What are the long-term consequences of sustained incretin receptor activation? The longest trials run 3-4 years. Beta-cell mass changes, bone density effects, and cancer risk with decades of use remain unknown. Drucker (2024) specifically flagged bone density, fractures, muscle strength, and pancreatic disorders as areas requiring continued safety monitoring.[7]
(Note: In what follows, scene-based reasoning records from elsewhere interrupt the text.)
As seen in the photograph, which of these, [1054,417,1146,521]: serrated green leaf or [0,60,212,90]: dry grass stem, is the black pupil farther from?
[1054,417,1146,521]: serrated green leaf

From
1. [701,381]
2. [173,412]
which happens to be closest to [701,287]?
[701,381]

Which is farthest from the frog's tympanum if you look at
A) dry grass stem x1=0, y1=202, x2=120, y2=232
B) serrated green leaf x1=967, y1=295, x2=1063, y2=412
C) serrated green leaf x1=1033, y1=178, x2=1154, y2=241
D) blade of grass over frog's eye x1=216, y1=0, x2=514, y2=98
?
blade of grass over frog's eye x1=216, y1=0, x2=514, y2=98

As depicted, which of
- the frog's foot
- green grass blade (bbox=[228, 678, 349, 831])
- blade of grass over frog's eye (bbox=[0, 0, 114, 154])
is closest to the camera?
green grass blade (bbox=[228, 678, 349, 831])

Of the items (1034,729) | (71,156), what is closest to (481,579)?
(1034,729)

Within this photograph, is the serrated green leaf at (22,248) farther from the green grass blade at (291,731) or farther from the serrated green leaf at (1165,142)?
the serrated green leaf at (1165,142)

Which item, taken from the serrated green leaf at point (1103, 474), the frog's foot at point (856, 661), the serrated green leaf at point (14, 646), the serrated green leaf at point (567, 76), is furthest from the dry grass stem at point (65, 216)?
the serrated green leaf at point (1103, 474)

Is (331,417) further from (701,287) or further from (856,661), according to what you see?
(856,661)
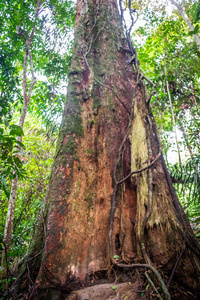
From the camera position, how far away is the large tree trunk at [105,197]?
1.26m

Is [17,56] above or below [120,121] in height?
above

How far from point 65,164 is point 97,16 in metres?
2.15

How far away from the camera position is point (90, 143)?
1.77 m

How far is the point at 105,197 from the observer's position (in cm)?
156

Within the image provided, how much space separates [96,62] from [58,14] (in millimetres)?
3226

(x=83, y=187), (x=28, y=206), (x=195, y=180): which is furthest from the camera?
(x=28, y=206)

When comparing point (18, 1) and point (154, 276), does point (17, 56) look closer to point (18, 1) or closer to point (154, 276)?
point (18, 1)

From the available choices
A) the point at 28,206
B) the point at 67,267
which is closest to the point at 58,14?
the point at 28,206

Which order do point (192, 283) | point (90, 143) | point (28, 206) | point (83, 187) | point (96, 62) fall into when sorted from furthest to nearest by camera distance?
point (28, 206) < point (96, 62) < point (90, 143) < point (83, 187) < point (192, 283)

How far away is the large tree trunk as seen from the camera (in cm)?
126

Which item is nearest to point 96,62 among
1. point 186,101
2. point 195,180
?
point 195,180

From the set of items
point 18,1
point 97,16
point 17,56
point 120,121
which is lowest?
point 120,121

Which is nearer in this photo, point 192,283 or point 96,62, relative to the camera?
point 192,283

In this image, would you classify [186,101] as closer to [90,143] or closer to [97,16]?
[97,16]
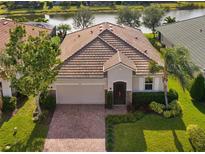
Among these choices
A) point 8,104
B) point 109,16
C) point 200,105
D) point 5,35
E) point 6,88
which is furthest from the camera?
point 109,16

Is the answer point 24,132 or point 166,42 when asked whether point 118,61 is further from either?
point 166,42

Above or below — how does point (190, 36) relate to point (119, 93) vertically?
above

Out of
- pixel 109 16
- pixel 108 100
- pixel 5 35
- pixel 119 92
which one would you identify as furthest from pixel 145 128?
pixel 109 16

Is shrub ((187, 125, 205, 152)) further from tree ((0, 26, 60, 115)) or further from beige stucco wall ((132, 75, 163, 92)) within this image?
tree ((0, 26, 60, 115))

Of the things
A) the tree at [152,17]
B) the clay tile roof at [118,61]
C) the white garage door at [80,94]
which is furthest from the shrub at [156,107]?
the tree at [152,17]

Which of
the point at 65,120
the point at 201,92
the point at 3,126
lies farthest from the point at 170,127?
the point at 3,126

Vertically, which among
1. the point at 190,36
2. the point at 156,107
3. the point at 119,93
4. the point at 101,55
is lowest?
the point at 156,107

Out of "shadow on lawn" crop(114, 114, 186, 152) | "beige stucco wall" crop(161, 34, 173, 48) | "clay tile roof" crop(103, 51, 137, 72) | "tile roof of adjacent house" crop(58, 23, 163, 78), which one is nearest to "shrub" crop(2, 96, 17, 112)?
"tile roof of adjacent house" crop(58, 23, 163, 78)

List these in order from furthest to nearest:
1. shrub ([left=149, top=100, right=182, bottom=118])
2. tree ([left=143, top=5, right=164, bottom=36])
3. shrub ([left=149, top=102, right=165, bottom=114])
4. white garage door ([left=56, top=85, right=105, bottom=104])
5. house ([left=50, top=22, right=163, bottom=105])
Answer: tree ([left=143, top=5, right=164, bottom=36]), white garage door ([left=56, top=85, right=105, bottom=104]), house ([left=50, top=22, right=163, bottom=105]), shrub ([left=149, top=102, right=165, bottom=114]), shrub ([left=149, top=100, right=182, bottom=118])
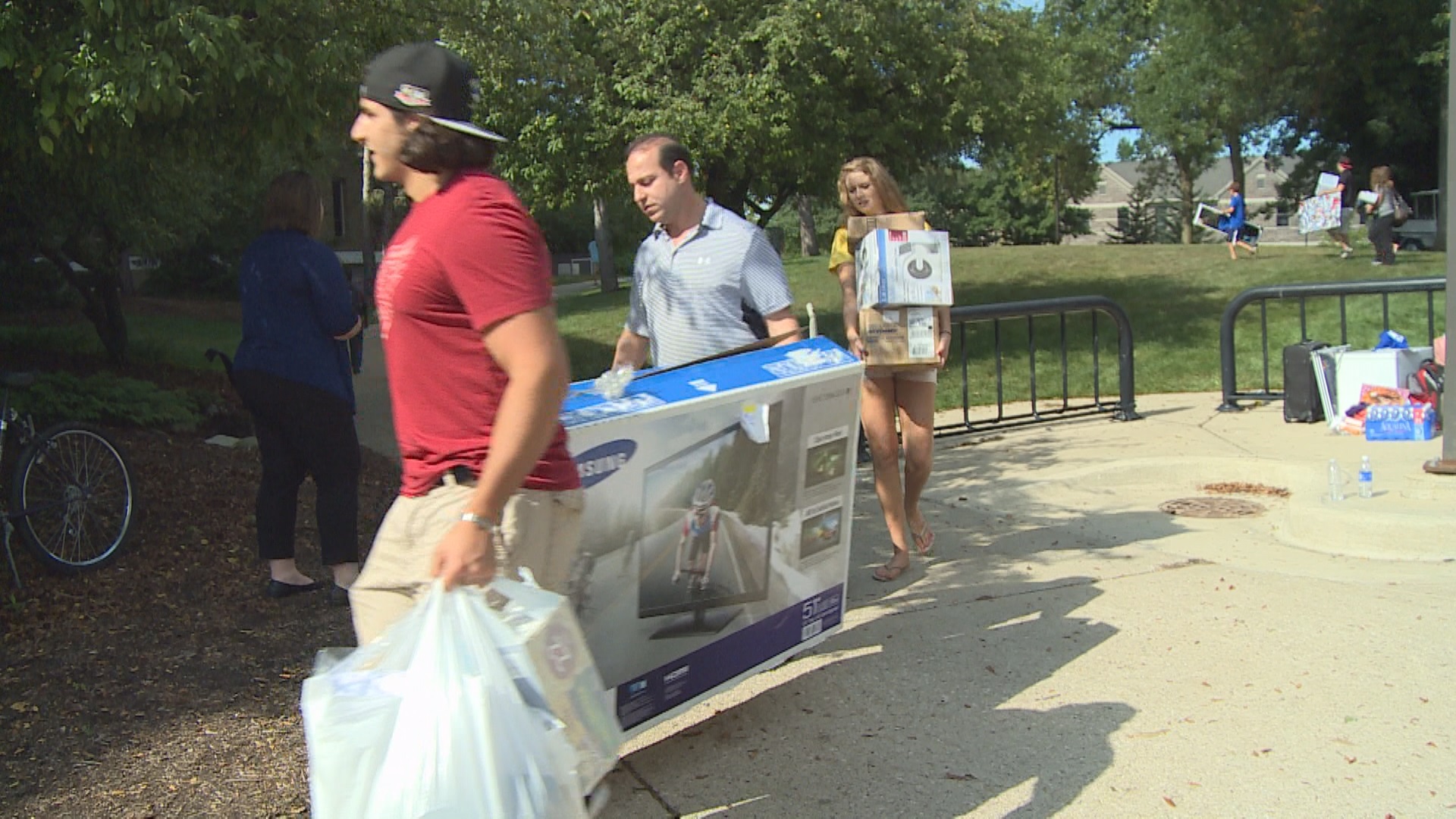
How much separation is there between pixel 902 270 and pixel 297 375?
2648 millimetres

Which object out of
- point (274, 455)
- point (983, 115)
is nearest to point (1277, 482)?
point (274, 455)

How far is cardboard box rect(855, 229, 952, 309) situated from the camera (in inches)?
230

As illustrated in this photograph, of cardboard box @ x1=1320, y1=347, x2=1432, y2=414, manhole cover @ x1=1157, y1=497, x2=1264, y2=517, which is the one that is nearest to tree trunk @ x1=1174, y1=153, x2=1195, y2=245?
cardboard box @ x1=1320, y1=347, x2=1432, y2=414

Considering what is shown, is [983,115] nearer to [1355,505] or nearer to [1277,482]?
[1277,482]

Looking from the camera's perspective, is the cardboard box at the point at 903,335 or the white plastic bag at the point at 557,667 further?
the cardboard box at the point at 903,335

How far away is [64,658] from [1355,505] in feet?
18.7

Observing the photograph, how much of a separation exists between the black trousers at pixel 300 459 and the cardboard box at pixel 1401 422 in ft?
21.8

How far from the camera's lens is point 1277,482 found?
25.9ft

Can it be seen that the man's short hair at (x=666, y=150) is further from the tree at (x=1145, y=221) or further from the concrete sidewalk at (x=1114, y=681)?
the tree at (x=1145, y=221)

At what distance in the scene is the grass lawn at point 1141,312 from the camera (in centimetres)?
1348

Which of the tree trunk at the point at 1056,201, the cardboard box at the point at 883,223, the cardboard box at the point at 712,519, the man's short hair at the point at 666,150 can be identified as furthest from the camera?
the tree trunk at the point at 1056,201

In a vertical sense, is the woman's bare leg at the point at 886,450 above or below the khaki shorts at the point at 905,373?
below

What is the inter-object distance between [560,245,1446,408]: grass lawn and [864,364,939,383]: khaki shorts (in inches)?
161

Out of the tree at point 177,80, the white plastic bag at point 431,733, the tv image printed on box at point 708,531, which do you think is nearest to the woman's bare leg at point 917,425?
the tv image printed on box at point 708,531
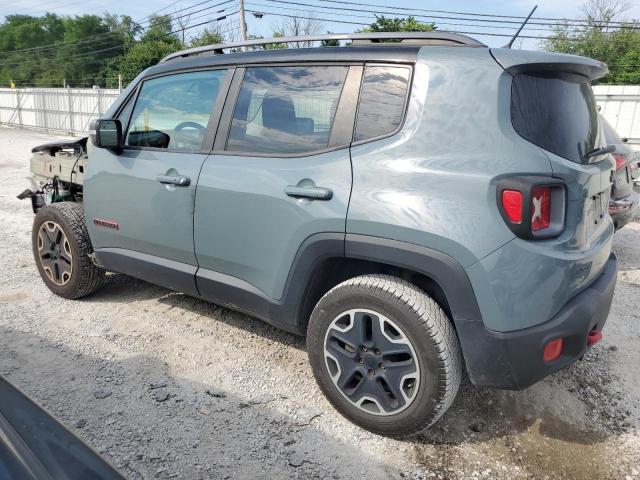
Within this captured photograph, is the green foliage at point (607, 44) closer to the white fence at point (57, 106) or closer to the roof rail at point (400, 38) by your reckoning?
the white fence at point (57, 106)

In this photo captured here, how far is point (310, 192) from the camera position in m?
2.48

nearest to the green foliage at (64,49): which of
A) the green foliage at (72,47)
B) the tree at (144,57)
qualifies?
the green foliage at (72,47)

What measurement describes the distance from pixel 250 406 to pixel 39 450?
1583 millimetres

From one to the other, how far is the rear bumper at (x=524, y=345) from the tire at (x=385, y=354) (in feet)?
0.37

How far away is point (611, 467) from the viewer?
236 centimetres

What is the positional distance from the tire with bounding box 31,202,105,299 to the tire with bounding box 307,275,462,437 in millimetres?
2176

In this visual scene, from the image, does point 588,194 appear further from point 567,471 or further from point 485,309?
point 567,471

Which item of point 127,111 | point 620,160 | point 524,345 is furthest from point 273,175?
point 620,160

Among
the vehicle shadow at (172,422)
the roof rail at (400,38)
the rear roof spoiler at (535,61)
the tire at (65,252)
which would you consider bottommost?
the vehicle shadow at (172,422)

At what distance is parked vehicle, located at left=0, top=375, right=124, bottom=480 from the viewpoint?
1.18 meters

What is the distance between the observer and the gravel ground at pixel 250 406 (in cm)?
235

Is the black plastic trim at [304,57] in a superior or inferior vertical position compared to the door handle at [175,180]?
superior

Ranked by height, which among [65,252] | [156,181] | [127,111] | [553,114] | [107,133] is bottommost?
[65,252]

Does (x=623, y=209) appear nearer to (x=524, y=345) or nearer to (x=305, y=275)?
(x=524, y=345)
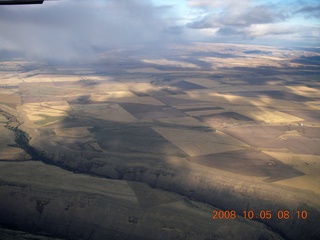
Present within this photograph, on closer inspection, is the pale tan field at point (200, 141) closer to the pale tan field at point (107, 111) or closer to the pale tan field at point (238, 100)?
the pale tan field at point (107, 111)

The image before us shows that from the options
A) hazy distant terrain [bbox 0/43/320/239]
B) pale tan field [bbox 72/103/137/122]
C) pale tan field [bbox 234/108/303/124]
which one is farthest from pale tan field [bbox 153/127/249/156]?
pale tan field [bbox 234/108/303/124]

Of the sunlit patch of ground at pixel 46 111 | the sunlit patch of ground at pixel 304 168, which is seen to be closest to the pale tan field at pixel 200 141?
the sunlit patch of ground at pixel 304 168

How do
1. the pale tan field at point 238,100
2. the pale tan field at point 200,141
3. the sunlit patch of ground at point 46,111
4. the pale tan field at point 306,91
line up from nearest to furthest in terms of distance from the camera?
the pale tan field at point 200,141
the sunlit patch of ground at point 46,111
the pale tan field at point 238,100
the pale tan field at point 306,91

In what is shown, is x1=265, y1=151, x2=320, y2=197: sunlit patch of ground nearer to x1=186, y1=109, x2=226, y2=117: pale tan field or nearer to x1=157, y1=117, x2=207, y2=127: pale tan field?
x1=157, y1=117, x2=207, y2=127: pale tan field

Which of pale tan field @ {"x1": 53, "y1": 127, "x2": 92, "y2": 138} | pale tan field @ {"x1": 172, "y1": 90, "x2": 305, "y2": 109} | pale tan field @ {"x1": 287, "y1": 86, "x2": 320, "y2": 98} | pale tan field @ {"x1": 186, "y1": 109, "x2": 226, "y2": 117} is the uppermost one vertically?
pale tan field @ {"x1": 287, "y1": 86, "x2": 320, "y2": 98}

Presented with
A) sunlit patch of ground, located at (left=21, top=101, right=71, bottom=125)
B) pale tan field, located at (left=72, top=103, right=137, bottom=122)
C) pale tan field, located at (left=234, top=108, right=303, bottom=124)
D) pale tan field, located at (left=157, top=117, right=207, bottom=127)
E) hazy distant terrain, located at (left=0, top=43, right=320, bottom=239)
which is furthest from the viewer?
pale tan field, located at (left=234, top=108, right=303, bottom=124)

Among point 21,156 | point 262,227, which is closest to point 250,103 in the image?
point 262,227

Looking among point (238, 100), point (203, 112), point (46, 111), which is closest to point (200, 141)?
point (203, 112)
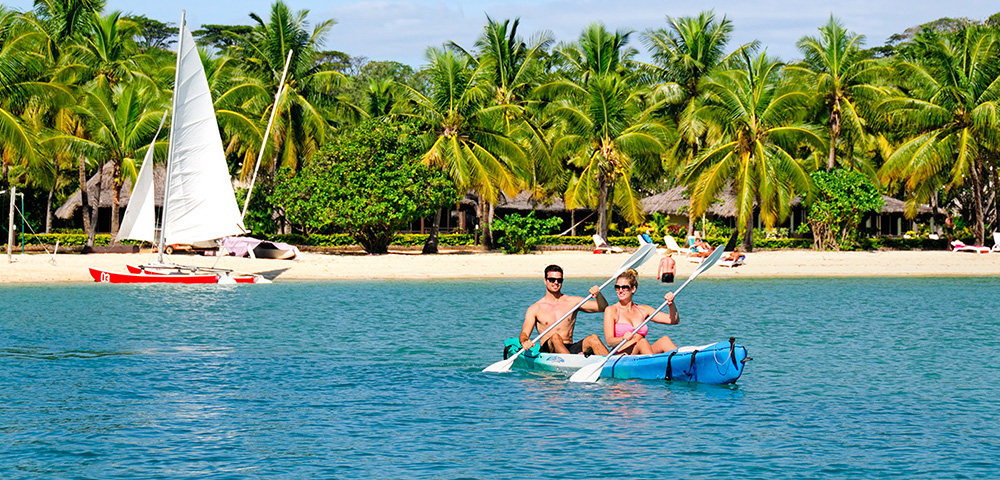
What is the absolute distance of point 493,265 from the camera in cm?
3609

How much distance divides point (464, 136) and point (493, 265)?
19.2ft

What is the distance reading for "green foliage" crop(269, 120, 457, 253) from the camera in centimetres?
3747

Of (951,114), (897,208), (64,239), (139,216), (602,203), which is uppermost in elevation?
(951,114)

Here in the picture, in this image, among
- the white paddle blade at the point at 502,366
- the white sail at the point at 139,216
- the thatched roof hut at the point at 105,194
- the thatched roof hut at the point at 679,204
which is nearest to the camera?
the white paddle blade at the point at 502,366

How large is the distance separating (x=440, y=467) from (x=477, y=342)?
347 inches

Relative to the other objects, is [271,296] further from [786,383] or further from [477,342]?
[786,383]

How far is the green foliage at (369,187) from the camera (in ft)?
123

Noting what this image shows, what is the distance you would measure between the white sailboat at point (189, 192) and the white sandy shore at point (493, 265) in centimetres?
277

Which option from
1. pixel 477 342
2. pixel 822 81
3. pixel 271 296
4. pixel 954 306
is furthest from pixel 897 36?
pixel 477 342

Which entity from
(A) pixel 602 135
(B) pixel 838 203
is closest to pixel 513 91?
(A) pixel 602 135

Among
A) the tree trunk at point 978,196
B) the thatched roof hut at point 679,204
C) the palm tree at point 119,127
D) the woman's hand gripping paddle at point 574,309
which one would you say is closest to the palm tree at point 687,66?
the thatched roof hut at point 679,204

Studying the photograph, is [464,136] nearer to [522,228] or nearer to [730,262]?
[522,228]

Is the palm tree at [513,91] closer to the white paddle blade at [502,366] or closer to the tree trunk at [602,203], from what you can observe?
the tree trunk at [602,203]

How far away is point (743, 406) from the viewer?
1226cm
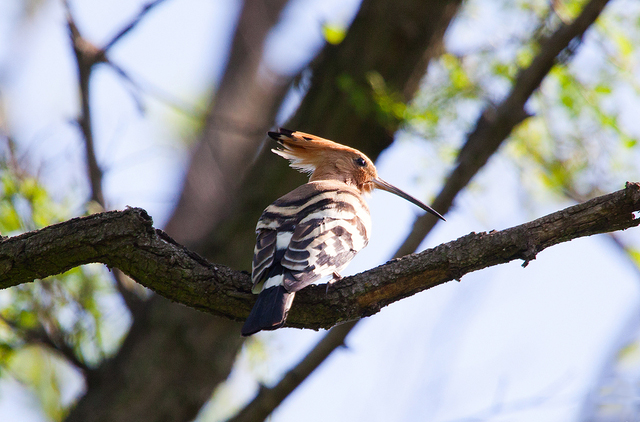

Does the incretin concept need expansion? Rehfeld (2018) argued that limiting incretins to GIP and GLP-1 may be too narrow, because normal mixed meals (containing protein, fat, and complex carbohydrates) trigger additional gut hormones that contribute to the insulin response.[2] Whether CCK, secretin, or other peptides qualify as "incretins" depends on whether they meet the strict definition of augmenting glucose-dependent insulin secretion at physiological concentrations.
The Bottom Line
GLP-1 and GIP are gut hormones that amplify insulin secretion after eating, together accounting for 50-70% of the postprandial insulin response. Despite sharing a common receptor-signaling mechanism, they diverge in critical ways: GIP promotes fat storage and bone formation while GLP-1 suppresses glucagon, slows gastric emptying, and reduces appetite. The impairment of GIP signaling in type 2 diabetes initially sidelined GIP as a therapeutic target, but the success of dual GIP/GLP-1 agonists like tirzepatide, which outperform GLP-1-only drugs for both glycemic control and weight loss, has forced a fundamental reassessment of incretin pharmacology. The field is now rapidly expanding into triple agonists and novel combinations, with clinical applications extending beyond diabetes and obesity to cardiovascular disease, liver disease, and neurodegeneration.